O Bispo Negro - Capítulo II

Aproximava-se o meiado do duodecimo seculo. O principe de Portugal Affonso Henriques depois de uma revolução feliz, tinha arrancado o poder das mãos de sua mãe. Se a historia se contenta com o triste espectaculo de um filho condemnando ao exilio aquella que o gerou, a tradição carrega as tinctas do quadro, pintando-nos a desditosa viuva do conde Henrique arrastando grilhões no fundo de um calabouço. A historia conta-nos o facto; a tradição os costumes. A historia é verdadeira, a tradição verosimil; e o verosimil é o que importa ao que busca as lendas da patria.

Em uma das torres do velho alcacer de Coimbra, encostado entre duas ameias, a horas que o sol fugia do horisonte, o principe conversava com Lourenço Viegas o Espadeiro, e com elle dispunha meios e apurava traças para guerrear a mourisma.

E lançou casualmente os olhos para o caminho que guiava ao alcacer, e viu o bispo D. Bernardo, que, montado em sua nedia mula, cavalgava apressado pela encosta acima.

"Vêdes vós — disse elle ao Espadeiro — o nosso leal D. Bernardo, que para cá se encaminha? Negocio grave por certo o faz sair a taes deshoras da crasta da sua sé. Desçamos á sala d'armas e vejamos o que elle quer." — E desceram.

Grandes lampadarios ardiam já na sala d'armas do alcacer de Coimbra, pendurados de cadeias de ferro chumbadas nos fechos dos arcos de volta de ferradura, que sustentavam os tectos de grossa cantaria. Pelos feixes de columnas delgadas, entre si separadas, mas ligadas nos fustes por uma base commum, pendiam corpos de armas, que reverberavam a luz das lampadas, e pareciam cavalleiros armados, que em silencio guardavam aquelle amplo aposento. Alguns homens de mesnada faziam retumbar as abobadas, passeando de um para outro lado.

Uma portinha, que ficava em um angulo da quadra, abriu-se, e d'ella saíram o principe e Lourenço Viegas, que desciam da torre: quasi ao mesmo tempo assomou no grande portal de entrada o vulto veneravel e solemne do bispo D. Bernardo.

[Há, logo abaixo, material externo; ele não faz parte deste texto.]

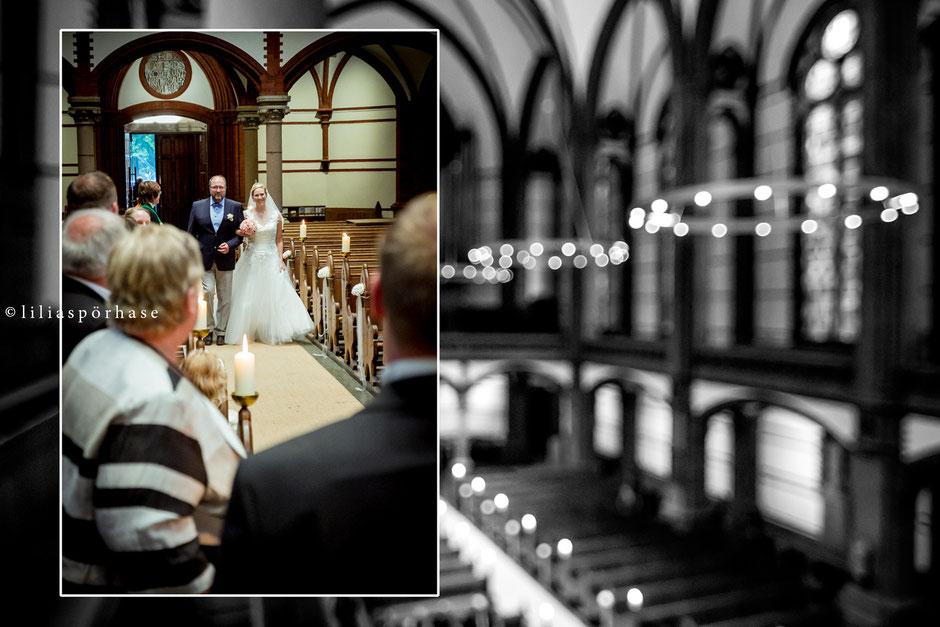 St. Gertrud Kirche, Hamburg, Hochzeit, liliaspoerhase, Fotografie, Lilia Spörhase, Sankt Gertrud, Uhlenhorst, Braut, Brautvater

"Guarde-vos Deus, bispo de Coimbra! Que mui urgente negocio vos traz aqui esta noite? — disse o principe a D. Bernardo.

"Más novas, senhor. Trazem-me aqui a mim letras do papa, que ora recebi."

"E que quer de vós o papa?"

"Que de sua parte vos ordene solteis vossa mãe..."

"Nem pelo papa, nem por ninguem o farei."

"E manda-me que vos declare excommungado, se não quizerdes cumprir seu mandado."

"E vós que intentaes fazer?"

"Obedecer ao successor de S. Pedro."

"Quê? D. Bernardo amaldiçoaria aquelle a quem deve o bago pontifical; aquelle que o alevantou do nada? Vós, bispo de Coimbra, excommungarieis o vosso principe, porque elle não quer pôr a risco a liberdade desta terra remida das oppressões do senhor de Trava, e do jugo do rei de Leão; desta terra que é só minha e dos cavalleiros portuguezes?"

"Tudo vos devo, senhor, — atalhou o bispo — salvo minha alma que pertence a Deus, minha fé que devo a Christo, e a minha obediencia que guardarei ao papa."

"D. Bernardo! D. Bernardo! — disse o principe suffocado em colera — lembrae-vos de que affronta que se me fizesse, nunca ficou sem paga!"

"Quereis, senhor infante, soltar vossa mãe?"

"Não! Mil vezes não!"

"Guardae-vos!"

E o bispo saíu sem dizer mais palavra. Affonso Henriques ficou pensativo por algum tempo; depois falou em voz baixa com Lourenço Viegas o Espadeiro, e encaminhou-se para a sua camara. D'ahi a pouco o alcacer de Coimbra jazia, como o resto da cidade, no mais profundo silencio.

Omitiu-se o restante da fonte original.